- _Page excerpt_
══════════════════════════════

Stuttering Clergy Spread the Word | Sojourners

Stuttering Clergy Spread the Word

RNS photo courtesy Gerald McDermott
Rev. Gerald McDermott at the christening of his fifth grandchild. RNS photo courtesy Gerald McDermott

The Rev. Tom Sherrod loathed to "declare" a couple man and wife.

As a stutterer, Sherrod always had problems with hard “c” sounds, and the “c” in “declare” was a doozy. “P” sounds weren’t easy either, and the Bible is full of them.

“If I tried to read, I would lock onto words,” said Sherrod, a North Carolina hospital chaplain who is an ordained United Methodist minister. “I tried to steer clear of certain Scriptures.”

Now, after intensive speech therapy, Sherrod publicly reads aloud whatever parts of the liturgy he likes. But before he learned to control the stutter, life -- as it can be for many stutterers -- was an exhausting exercise in avoiding some tough words and muscling through others.

A stuttering reverend or rabbi sounds like the beginning of a bad joke, but they are out there – ministering to the sick, comforting the bereaved, and spreading the Word, even if the Word may not sound perfect every time.

══════════════════════════════

- _Work to complete_
a - Output everything in the stuttering clergy article from "Now, after intensive" down to "muscling through others.", word for word.
b - In the stuttering clergy article, what kind of minister is Tom Sherrod ordained as?
These entries are separate material, apart from the stuttering clergy article.

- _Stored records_
══════════════════════════════

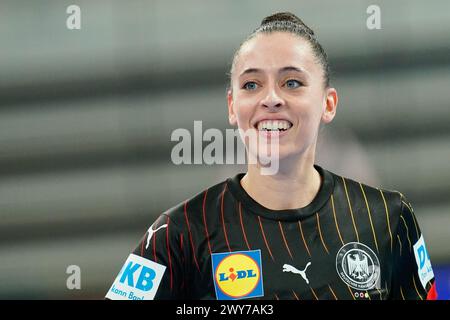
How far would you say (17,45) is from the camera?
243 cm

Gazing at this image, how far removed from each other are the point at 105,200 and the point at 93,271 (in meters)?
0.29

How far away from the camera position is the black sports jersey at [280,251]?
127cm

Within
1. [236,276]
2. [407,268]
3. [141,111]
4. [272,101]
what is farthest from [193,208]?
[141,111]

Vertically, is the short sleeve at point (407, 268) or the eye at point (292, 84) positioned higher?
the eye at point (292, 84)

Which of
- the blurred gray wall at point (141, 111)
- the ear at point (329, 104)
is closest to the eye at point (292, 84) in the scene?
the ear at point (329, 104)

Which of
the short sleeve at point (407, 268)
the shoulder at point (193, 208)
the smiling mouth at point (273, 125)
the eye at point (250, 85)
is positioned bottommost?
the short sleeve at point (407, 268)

══════════════════════════════

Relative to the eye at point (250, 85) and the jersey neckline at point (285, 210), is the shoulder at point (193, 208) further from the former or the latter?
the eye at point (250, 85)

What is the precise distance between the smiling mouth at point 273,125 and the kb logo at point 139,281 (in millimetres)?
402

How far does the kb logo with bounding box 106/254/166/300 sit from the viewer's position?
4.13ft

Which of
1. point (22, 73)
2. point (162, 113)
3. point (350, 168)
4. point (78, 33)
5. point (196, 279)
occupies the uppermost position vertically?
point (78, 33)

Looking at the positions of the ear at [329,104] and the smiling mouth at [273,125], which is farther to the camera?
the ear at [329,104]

══════════════════════════════

- _Answers for each item_
a -
Now, after intensive speech therapy, Sherrod publicly reads aloud whatever parts of the liturgy he likes. But before he learned to control the stutter, life -- as it can be for many stutterers -- was an exhausting exercise in avoiding some tough words and muscling through others.

b - He is an ordained United Methodist minister.